John Baker, Jr. argues that attempts to restructure immigration policy must focus on the economic incentives of both businesses and foreign workers if the rule of law is to be upheld.
Speaking on immigration to law school audiences and defending the nation’s right – indeed, obligation – to distinguish between citizens and non-citizens is quite a challenge. It helps when I begin by mentioning my representation of some “unauthorized aliens” (the term used in immigration law), my recruiting of foreign students, and my promotion to foreign investors of the EB-5 program for a “green card” and eventual citizenship in return for large investments that generate new jobs for American workers. At that point, it seems those who have come determined to confront me are now willing at least to listen. Apparently, they conclude that “Maybe, he doesn’t actually hate foreigners.”
Immigration is the one social issue which actually falls within the authority of the federal government due to a sovereign’s international right to control its borders. It is also the one social issue over which the deadlock in Washington currently appears to be unbreakable. Compare the abortion issue on which, despite deep divisiveness, the Congress passed, the president signed, and the Supreme Court upheld the Partial-Birth Abortion bill. Emotions on both sides of this most controversial issue were as strong as—if not stronger than—usual, but the rational argument for the legislation tipped the balance. With immigration, the debate in Washington lacks rational argument because it is dominated by the extremes of those for open borders versus those who say they oppose illegal immigration but who actually also oppose legal immigration.

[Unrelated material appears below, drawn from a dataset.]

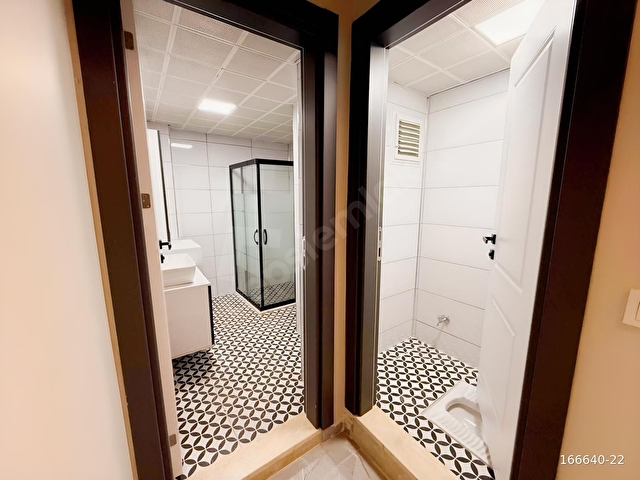 CAM BALKON KOMBİ PANJUR VESTİYER DONANIMLI 3+1 DAİRE - Görsel 11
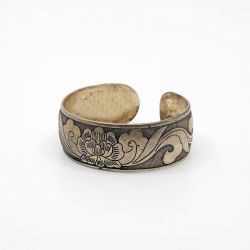 Bracelet métal style Berbère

Congress last enacted broad immigration legislation in 1996, the Illegal Immigration Reform and Immigrant Responsibility Act. This was supposed to be a “get tough” law that would deter illegal migration to the United States. Instead, illegal immigration has only escalated since then, to at least 11 million according to the Census Bureau. Alarmed by the uncontrolled increase in illegal immigration, much of the public wants even tougher measures. What almost nobody mentions is that certain “get tough” provisions in the 1996 law had the opposite effect of what was intended. They actually encouraged increased illegal immigration. Rather than going back and forth across the border, as they previously did with ease, illegal workers chose to move their entire families to the US rather than incur the repeated costs of paying coyotes to get them across a tightened border.